La société, ainsi que l’infrastructure économique et sociale du nord de l’Ouganda, restent marqués par les conséquences de la dernière guerre civile qui a opposé pendant près de 20 ans le gouvernement et l’Armée de résistance du Seigneur. La grande majorité de la population du nord de l’Ouganda a été forcée par le gouvernement à passer les années de guerre dans des camps pour personnes déplacées. En plus d’une violence massive et de grandes privations, cette expérience a entraîné la perte des valeurs traditionnelles et la dissolution des structures familiales et sociétales habituelles.

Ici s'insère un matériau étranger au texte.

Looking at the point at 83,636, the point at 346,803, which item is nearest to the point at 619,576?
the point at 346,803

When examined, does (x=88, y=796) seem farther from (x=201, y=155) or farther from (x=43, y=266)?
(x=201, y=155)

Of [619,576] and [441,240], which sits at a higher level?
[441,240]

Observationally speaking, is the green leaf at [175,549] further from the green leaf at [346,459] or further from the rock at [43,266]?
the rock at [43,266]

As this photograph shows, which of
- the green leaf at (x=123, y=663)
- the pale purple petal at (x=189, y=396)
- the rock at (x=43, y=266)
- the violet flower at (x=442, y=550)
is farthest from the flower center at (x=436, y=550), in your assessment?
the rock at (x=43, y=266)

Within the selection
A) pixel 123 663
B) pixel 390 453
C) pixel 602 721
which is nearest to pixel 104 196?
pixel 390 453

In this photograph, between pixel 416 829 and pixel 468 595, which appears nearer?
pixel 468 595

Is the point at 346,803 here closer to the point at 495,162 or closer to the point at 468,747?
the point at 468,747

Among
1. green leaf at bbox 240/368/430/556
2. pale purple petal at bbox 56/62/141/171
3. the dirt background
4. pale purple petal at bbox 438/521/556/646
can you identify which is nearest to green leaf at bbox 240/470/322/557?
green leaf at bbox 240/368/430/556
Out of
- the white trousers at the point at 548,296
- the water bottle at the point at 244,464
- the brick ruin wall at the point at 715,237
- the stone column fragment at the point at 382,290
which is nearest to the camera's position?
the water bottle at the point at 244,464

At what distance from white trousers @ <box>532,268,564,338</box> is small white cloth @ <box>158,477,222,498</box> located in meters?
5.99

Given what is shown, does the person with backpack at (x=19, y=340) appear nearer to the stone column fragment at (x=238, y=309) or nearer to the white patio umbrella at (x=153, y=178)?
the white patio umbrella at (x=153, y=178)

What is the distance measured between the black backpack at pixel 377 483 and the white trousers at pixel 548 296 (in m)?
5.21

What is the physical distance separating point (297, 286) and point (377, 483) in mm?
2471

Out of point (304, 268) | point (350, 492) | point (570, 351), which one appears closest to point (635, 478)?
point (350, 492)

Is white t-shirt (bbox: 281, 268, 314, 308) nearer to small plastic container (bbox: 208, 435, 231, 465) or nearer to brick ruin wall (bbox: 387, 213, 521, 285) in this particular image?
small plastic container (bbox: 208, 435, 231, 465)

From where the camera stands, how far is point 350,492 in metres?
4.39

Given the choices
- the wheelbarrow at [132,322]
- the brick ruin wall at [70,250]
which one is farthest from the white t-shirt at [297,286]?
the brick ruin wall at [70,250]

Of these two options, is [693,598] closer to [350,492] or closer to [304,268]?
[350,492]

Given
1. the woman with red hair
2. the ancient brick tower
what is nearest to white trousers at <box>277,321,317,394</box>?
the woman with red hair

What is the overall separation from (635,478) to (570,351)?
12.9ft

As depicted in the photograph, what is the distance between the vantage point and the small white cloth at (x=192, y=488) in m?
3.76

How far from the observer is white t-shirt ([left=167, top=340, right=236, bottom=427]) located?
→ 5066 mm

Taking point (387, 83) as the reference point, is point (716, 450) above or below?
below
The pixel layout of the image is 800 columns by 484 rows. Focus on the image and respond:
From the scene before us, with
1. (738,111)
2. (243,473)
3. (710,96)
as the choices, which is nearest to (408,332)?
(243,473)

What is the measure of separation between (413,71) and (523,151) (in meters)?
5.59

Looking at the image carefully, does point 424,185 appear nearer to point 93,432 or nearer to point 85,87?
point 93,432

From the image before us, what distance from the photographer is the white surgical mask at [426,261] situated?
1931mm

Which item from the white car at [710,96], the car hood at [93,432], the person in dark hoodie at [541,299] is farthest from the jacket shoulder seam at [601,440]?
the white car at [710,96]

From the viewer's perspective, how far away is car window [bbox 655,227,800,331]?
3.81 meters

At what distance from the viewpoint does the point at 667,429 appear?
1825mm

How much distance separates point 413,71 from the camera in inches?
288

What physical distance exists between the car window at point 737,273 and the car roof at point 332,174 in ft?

À cause de ces événements renforcés par l’ordre patriarcal de la société, beaucoup de femmes et de filles sont aujourd’hui victimes de violence et d’exploitation sexuelles. Cela concerne tout particulièrement le district de Nwoya, dans la région d’Acholi. Situé le long d’un des principaux axes de transit entre le Congo et le Soudan du Sud, ce district comporte des gisements pétroliers et beaucoup de terrains fertiles. Il jouxte directement le parc national de Murchison Falls. Ces prétendus avantages stratégiques entrainent toutefois la prostitution à grande échelle, le travail des enfants, les mariages forcés de filles mineures et de nombreuses maternités précoces (dès l’âge de 13 ans).
La situation est particulièrement difficile pour les filles. D’après la structure patriarcale de la société, une femme et ses enfants « appartiennent » au clan du mari dès le mariage et le paiement de la dot. C’est pourquoi la plupart des parents considèrent la scolarisation de leurs filles comme du gaspillage et les marient prématurément. Parmi les filles qui vont malgré tout à l’école, beaucoup tombent enceintes, que ce soit parce qu’elles se prostituent, parce qu’elles sont victimes d’abus sexuels ou parce qu’elles sont déjà mariées. En Ouganda, une grossesse ou un accouchement sont généralement considérés comme un motif suffisant pour être renvoyée de l’école sans discussion. Si l’enfant est de père inconnu, les filles risquent en outre d’être répudiées par leur famille. Les filles aussi bien que leurs enfants tombent ainsi entre les mailles du système communautaire. Elles sont stigmatisées et n’ont guère de perspectives d’avenir.
Le « Christian Counselling Fellowship » (CCF) est une organisation ougandaise qui s’engage depuis plusieurs années pour la formation et l’intégration, ainsi que pour la réinsertion sociale et économique des mères mineures/adolescentes et de leurs enfants. Comme l’Ouganda est toujours une société très collectiviste et qu’on ne peut pas résoudre durablement le problème en se concentrant uniquement sur les filles concernées, le CCF poursuit une approche très holistique qui associe directement la communauté à la planification et à l’application de son engagement. Le CCF réussit ainsi à contribuer à la prévention, tout en intervenant contre la marginalisation et l’exploitation sexuelle des filles avec toutes leurs conséquences.